Mya sighed. Her heart ached over sending her young daughter out into the world alone and underprepared. There was so much danger. If the hunters ever found her...no, she wouldn't die with that thought at the front of her mind. "Quit stalling. You'll have to manage, honey. I know you can do it. You're intelligent. More so than most. You're strong. Remember everything I taught you about evading the hunters. Be brave."
The girl's sobs turned into hiccups. "I love you, Momma."
"I love you too. Now go."
Cassie descended and Mya heard her splash into the water below. She crawled to the hatch, closed it, and turned the wheel locking her daughter out so she wouldn't be able to change her mind.
"Charges are ready," one of the hunters said from the other side of the door.

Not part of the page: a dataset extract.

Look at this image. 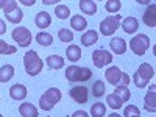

Mya got to her feet dizzy and cold from the blood loss. She exhaled and cried out in pain as a row of fins punched through the skin covering her vertebrae. A long tail grew from her lower back. She extended her hands, as webbing filled the gaps between her fingers. Sharp barbs protruded from her fingertips.
One of the hunters yelled, "Fire in the hole."
The concussion resulting from the detonation flung Mya against the back wall, stunning her, sending her to the floor. She knew she had only a few moments left to live.
The hunters streamed into the bunker blinding her with their flashlights.
"Remember, we need her alive," one of them said.
"Hey, there were two. Where's the other one?" Another hunter asked.
"What the hell kind of monster is she?"
Mya recognized fear in the trembling voice of the man whose arm she had bitten. He was weakest and would be her target.
She sprang at the hunter, clawed deep gashes into his throat, and bit down. Mya tore out his larynx with her teeth rendering him unable to scream.
Muzzles flashed. Hot lead ripped into her.
And she knew no more.
The top photo, I think, perfectly captures the terror a child like Cassie would experience living through this scene. No worries. The photo was staged and is not real.